SOURCE EXTRACT:
Open letter to the Editors of Scientific and Medical Journals Worldwide
Author: John Dunn, MD
Article Published: 31/10/2008
The 2003 furor created by the British Medical Journal research by Enstrom and Kabat on second hand smoke (Enstrom J. Kabat G. Environmental tobacco smoke and tobacco related mortality in a prospective study of Californians, 1960-1998. BMJ 2003; 326; 1057-1061) continues.
Judge Kessler’s order and opinion of more than 1600 pages included the following:
The tobacco companies were liable, but not under RICO (Racketeer Influenced and Corrupt Organizations Act (18 US Code Sec. 1961) for asserting that health effects from secondhand smoke were not proven, and that low tar and nicotine cigarettes have lesser toxic health effects. The Judge adopted all the opinions and testimony of the government scientific witnesses.

GIVEN DATA:

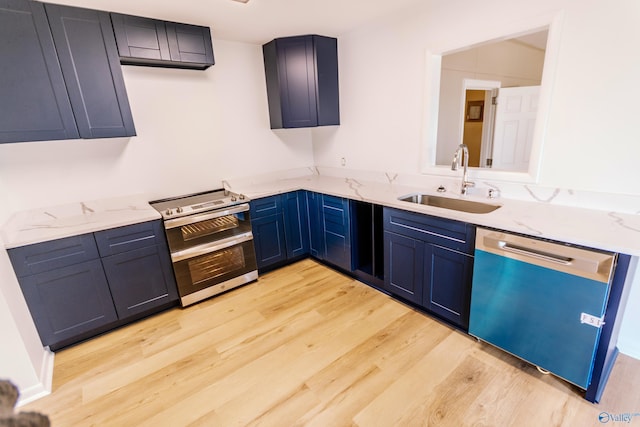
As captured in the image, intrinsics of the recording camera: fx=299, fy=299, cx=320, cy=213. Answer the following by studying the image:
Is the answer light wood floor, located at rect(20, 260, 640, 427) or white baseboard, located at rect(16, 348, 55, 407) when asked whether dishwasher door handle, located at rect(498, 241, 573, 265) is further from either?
white baseboard, located at rect(16, 348, 55, 407)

APPLY WHAT YOU READ:
[1] List every person the open letter names, giving each name as it appears there.
[2] From the open letter, reproduce the passage from "Open letter to" to "326; 1057-1061) continues." word for word.

SOLUTIONS:
[1]
- John Dunn, MD
- Enstrom J.
- Kabat G.
- Judge Kessler

[2]
Open letter to the Editors of Scientific and Medical Journals Worldwide
Author: John Dunn, MD
Article Published: 31/10/2008
The 2003 furor created by the British Medical Journal research by Enstrom and Kabat on second hand smoke (Enstrom J. Kabat G. Environmental tobacco smoke and tobacco related mortality in a prospective study of Californians, 1960-1998. BMJ 2003; 326; 1057-1061) continues.